About a month after DePaul’s announcement, fellow BIG EAST member Marquette announced a similar program. A $1 donation will be added to Marquette’s men’s basketball mini-plan and single-game ticket sales in the 2022-23 season through its Elevating Excellence in Women’s Athletics initiative.

For reference, UConn, the only public school in the BIG EAST, reported just shy of $4 million in men’s basketball ticket sales on its NCAA Membership Financial Reporting System report in the 2020-21 season, when it rejoined the conference.

DePaul women’s basketball’s move to Wintrust Arena

Peevy cited DePaul’s women’s basketball program moving to Wintrust Arena as its full-time home arena as another example of the university’s investment in women’s athletics. Peevy said the move to the 10,387-seat arena came with a cost of $400,000.

“Why aren’t we playing down there every day?” Peevy asked, rhetorically, recalling the thought process at the time.

Peevy said when he brought the idea to DePaul women’s basketball coach Doug Bruno, Bruno said he just wanted to play in one arena, rather than multiple. The team used to play home games at McGrath-Phillips Arena, too.

“There’s certain things that only so many women’s programs can provide,” Peevy said. “Now we’ve given them an asset that that investment that we can make — keep in mind, that $400,000 could’ve went anywhere. It’s not like I got a new $400,000 from somebody just for that.

“So how do we continue to make those investments, whether it’s in our staffing, other positions, the needs?”

Peevy hopes Title IX’s anniversary serves as a reminder

Peevy summarized the current landscape of Division I athletics, from conference realignment to the proposed and potential expansion of NCAA championship fields. Football, and to a lesser extent men’s basketball, are the primary drivers of those discussions and decisions.

But don’t lose sight of women’s athletic programs, Peevy said.

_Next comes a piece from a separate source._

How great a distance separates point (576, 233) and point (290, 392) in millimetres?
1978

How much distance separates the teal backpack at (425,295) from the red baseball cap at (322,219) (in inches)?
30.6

“We talk about all this movement. Everything that’s going on in college athletics is driven by football,” Peevy said. “Basketball schools are trying to figure out what it means for them and then the next thing is talking about expansion of the men’s tournament. Nobody’s talking about the women’s tournament. At all. Nobody’s talking about what it does to other sports. At all. Nobody’s talking about the overlap of the seasons and what it does and attention to other sports because they’re not on television. They’re not driving the media rights deals.

“But we’ve got to continue to invest and hopefully Title IX is just a reminder that there’s other things going on and this is just the world we live in, yes, but don’t forget about everything else.”